* **Отрывок текста**:
┄┄┄┄┄┄
Образ России в современном мире и другие сюжеты
Шрифт:
При этом соотношения между современным и традиционным, традицией и инновацией никак не могут быть представлены в одностороннем порядке. Центристская схема: модернизированный центр снабжает периферию своими открытиями – не работает. Модернизированные культуры (западноевропейские, в разной степени) осуществляют экспансию на пространства традиционных культур, в той или иной мере приобщенных к процессу модернизации, но их взаимодействие развивается на основе взаимных дефицитов.
Преобразующаяся традиционная культура (как русская культура рубежа XVIII–XIX вв.) ищет то, чего ей недостает для заполнения своих дефицитов в интересах полноты самовыражения; модернизированная культура ищет то, что она теряет вместе с традицией в десакрализующемся, отчуждающемся мире. С этой точки зрения схема центр – периферия утрачивает неподвижность, выявляется ее относительность, поскольку донор и реципиент меняются местами. Например,
Как только та или иная «прогрессирующая» культура или ведущая в определенный исторический момент философско-художественная система утрачивают свой потенциал, интерес к ним утрачивается. Так было, например, с отношением русской культуры к французскому Просвещению, ограниченность концепции человека в котором вызвала поворот к немецкому идеализму и романтизму, притом что французская культура, литература остались источником идей в области социальной анатомии общества.
┄┄┄┄┄┄
* **Задание 1**:
Выпишите из текста об образе России фрагмент, начиная с «Образ России в» и дальше до «основе взаимных дефицитов.» включительно.
┄┄┄┄┄┄
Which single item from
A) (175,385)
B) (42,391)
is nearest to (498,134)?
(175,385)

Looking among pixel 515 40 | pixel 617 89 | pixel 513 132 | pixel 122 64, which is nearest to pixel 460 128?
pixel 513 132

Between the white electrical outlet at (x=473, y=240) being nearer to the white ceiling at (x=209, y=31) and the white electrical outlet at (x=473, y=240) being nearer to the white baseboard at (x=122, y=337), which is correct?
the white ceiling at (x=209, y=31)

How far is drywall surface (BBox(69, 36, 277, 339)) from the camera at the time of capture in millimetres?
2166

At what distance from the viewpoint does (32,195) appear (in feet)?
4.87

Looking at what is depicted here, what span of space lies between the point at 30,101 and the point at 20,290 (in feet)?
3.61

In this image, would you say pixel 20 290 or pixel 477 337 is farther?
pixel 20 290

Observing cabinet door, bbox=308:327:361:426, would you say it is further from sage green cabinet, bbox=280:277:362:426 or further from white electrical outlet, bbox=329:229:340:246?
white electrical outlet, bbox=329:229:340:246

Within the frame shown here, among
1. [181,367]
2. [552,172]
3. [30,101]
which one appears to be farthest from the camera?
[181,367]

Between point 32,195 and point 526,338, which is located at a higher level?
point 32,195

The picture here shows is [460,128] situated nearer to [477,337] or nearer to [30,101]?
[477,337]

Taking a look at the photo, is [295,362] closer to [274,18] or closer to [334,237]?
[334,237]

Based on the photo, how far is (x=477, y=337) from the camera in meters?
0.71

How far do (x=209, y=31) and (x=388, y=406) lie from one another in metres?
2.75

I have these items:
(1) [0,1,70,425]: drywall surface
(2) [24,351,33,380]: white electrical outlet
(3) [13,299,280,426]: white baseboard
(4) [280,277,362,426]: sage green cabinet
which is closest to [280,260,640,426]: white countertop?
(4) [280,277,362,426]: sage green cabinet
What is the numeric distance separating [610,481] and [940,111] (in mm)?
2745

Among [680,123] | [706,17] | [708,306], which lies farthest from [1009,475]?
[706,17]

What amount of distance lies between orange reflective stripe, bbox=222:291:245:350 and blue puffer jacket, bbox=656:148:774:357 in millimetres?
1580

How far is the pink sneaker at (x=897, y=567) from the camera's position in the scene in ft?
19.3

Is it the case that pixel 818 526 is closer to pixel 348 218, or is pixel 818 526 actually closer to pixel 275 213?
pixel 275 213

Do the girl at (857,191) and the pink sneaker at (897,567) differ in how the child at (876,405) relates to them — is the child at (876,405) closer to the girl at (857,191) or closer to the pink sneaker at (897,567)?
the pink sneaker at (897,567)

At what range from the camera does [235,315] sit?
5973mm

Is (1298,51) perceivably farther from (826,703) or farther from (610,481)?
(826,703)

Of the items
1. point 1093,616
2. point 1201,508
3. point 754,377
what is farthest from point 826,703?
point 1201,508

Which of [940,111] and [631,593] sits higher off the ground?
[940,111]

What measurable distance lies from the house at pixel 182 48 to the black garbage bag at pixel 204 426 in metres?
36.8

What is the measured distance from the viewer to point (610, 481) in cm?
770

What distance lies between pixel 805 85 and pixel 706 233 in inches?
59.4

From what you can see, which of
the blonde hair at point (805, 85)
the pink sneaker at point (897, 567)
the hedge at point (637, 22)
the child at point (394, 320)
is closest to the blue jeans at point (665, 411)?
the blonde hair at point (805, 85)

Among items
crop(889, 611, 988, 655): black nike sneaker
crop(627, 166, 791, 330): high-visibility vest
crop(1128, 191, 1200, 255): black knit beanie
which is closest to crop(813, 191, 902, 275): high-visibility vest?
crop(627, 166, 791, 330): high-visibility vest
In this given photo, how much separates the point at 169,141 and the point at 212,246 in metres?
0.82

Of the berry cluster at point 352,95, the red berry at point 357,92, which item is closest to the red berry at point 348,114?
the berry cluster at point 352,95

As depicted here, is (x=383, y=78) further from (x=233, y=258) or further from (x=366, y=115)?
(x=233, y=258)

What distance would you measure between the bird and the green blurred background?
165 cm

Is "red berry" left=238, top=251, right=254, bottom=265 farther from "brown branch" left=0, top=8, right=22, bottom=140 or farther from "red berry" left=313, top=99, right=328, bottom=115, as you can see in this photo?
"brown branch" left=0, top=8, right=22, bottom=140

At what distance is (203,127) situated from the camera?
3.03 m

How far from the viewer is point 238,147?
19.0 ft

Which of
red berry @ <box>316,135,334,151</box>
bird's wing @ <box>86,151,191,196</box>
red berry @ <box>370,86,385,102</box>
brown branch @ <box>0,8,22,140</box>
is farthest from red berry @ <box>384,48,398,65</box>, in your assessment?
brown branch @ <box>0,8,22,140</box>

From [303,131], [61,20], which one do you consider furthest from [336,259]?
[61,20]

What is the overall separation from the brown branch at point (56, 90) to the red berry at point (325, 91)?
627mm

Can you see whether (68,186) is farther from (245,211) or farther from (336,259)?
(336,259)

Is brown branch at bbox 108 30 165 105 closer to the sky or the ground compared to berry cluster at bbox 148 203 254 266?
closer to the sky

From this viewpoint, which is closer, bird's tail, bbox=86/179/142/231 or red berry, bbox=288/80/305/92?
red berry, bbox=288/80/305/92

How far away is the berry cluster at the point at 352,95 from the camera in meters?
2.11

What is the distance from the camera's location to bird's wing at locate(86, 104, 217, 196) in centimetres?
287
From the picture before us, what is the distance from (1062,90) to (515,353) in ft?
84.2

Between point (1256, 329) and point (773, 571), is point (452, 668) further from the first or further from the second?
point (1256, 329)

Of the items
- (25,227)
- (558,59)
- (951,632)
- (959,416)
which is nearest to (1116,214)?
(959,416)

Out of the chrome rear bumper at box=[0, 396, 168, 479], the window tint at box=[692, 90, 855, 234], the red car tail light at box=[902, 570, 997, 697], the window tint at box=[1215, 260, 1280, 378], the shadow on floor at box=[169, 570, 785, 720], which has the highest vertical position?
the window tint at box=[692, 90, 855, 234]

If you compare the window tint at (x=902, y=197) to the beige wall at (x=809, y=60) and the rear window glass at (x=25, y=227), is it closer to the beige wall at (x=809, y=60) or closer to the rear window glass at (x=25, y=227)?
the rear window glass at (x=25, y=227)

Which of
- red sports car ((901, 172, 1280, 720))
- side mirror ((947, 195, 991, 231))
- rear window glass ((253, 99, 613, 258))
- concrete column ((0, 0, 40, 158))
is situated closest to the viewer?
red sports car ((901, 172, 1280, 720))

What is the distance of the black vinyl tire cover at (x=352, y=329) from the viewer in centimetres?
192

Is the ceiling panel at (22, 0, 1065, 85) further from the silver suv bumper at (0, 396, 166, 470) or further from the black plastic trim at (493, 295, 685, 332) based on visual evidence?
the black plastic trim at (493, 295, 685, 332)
┄┄┄┄┄┄
* **Задание 2**:
Извлеките из списка все строки, в которых встречается слово «cluster».

* **Ответ 1**:
Образ России в современном мире и другие сюжеты
Шрифт:
При этом соотношения между современным и традиционным, традицией и инновацией никак не могут быть представлены в одностороннем порядке. Центристская схема: модернизированный центр снабжает периферию своими открытиями – не работает. Модернизированные культуры (западноевропейские, в разной степени) осуществляют экспансию на пространства традиционных культур, в той или иной мере приобщенных к процессу модернизации, но их взаимодействие развивается на основе взаимных дефицитов.

* **Ответ 2**:
Of the berry cluster at point 352,95, the red berry at point 357,92, which item is closest to the red berry at point 348,114?
the berry cluster at point 352,95
Is brown branch at bbox 108 30 165 105 closer to the sky or the ground compared to berry cluster at bbox 148 203 254 266?
How far away is the berry cluster at the point at 352,95 from the camera in meters?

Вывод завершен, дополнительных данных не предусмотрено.